**Work required**
Reproduce the portion of the article on Delaware's tech community that begins with "Diversity & Inclusion" and ends with "assume the obvious.", keeping every word and mark unchanged.

**Passage**
☆ ☆ ☆ ☆
Diversity & Inclusion
Events / Technical.ly

New faces, new energy. Now what?

What to do about a growing tech community? At Technical.ly Delaware's latest stakeholder meeting, community leaders discussed where they should concentrate their efforts.

At the Technical.ly Delaware stakeholder meeting, July 25, 2017. (Photo courtesy of Mona Parikh)
Things are happening in Delaware but don’t assume the obvious.

That was one of the key takeaways from a meeting of 21 community leaders organized by Technical.ly Delaware this week. (The stakeholder meeting preceded Technical.ly’s Super Meetup, which drew over 100 attendees to the Hercules Building’s mercifully cool outdoor plaza.)
The obvious in Delaware is the looming bank towers that dot the Wilmington skyline. But trying to build a dynamic tech scene at their feet is a fool’s errand, most in the room agreed.
☆ ☆ ☆ ☆
**Records**

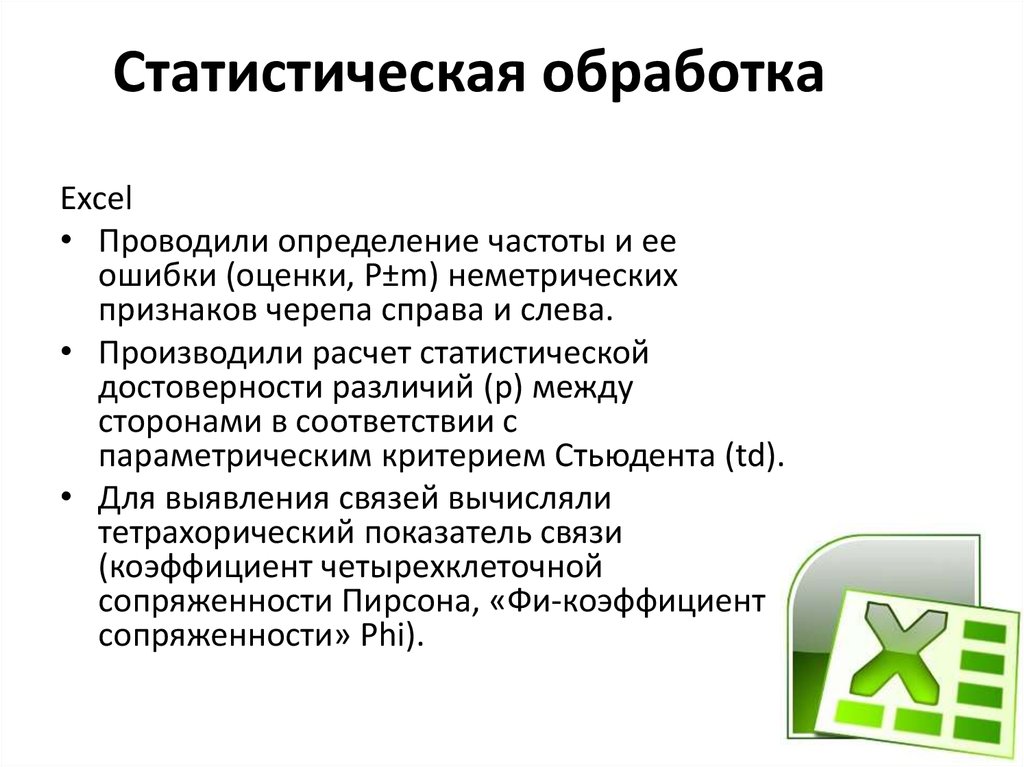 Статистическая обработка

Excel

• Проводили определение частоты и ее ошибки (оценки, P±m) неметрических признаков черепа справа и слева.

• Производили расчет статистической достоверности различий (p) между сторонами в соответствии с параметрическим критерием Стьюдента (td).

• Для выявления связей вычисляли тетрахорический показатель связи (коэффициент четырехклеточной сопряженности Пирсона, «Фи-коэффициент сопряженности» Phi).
☆ ☆ ☆ ☆
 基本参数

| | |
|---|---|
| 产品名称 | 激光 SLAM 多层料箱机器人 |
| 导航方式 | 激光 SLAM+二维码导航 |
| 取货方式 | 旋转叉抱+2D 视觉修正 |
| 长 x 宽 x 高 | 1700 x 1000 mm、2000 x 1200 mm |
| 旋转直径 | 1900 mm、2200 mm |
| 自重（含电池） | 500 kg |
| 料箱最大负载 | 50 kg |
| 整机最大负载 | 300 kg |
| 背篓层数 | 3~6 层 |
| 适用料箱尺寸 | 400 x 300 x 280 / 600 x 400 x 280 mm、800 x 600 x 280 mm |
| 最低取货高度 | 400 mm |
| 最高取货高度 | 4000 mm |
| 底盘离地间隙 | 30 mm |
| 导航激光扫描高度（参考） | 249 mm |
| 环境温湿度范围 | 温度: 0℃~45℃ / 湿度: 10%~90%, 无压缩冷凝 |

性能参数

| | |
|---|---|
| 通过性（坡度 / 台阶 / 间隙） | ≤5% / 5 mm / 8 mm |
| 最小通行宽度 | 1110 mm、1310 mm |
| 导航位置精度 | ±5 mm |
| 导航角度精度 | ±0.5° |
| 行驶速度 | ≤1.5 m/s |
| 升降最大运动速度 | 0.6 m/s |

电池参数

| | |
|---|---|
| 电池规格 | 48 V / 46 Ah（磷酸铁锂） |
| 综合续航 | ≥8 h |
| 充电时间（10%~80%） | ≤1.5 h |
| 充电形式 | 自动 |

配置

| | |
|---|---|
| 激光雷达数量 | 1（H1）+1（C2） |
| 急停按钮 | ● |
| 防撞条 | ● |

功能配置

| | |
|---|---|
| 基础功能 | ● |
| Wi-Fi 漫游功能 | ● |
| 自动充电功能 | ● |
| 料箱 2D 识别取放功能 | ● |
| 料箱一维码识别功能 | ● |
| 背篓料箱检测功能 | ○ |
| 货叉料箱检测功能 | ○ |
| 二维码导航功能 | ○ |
☆ ☆ ☆ ☆
**Exercise output**
Diversity & Inclusion
Events / Technical.ly

New faces, new energy. Now what?

What to do about a growing tech community? At Technical.ly Delaware's latest stakeholder meeting, community leaders discussed where they should concentrate their efforts.

At the Technical.ly Delaware stakeholder meeting, July 25, 2017. (Photo courtesy of Mona Parikh)
Things are happening in Delaware but don’t assume the obvious.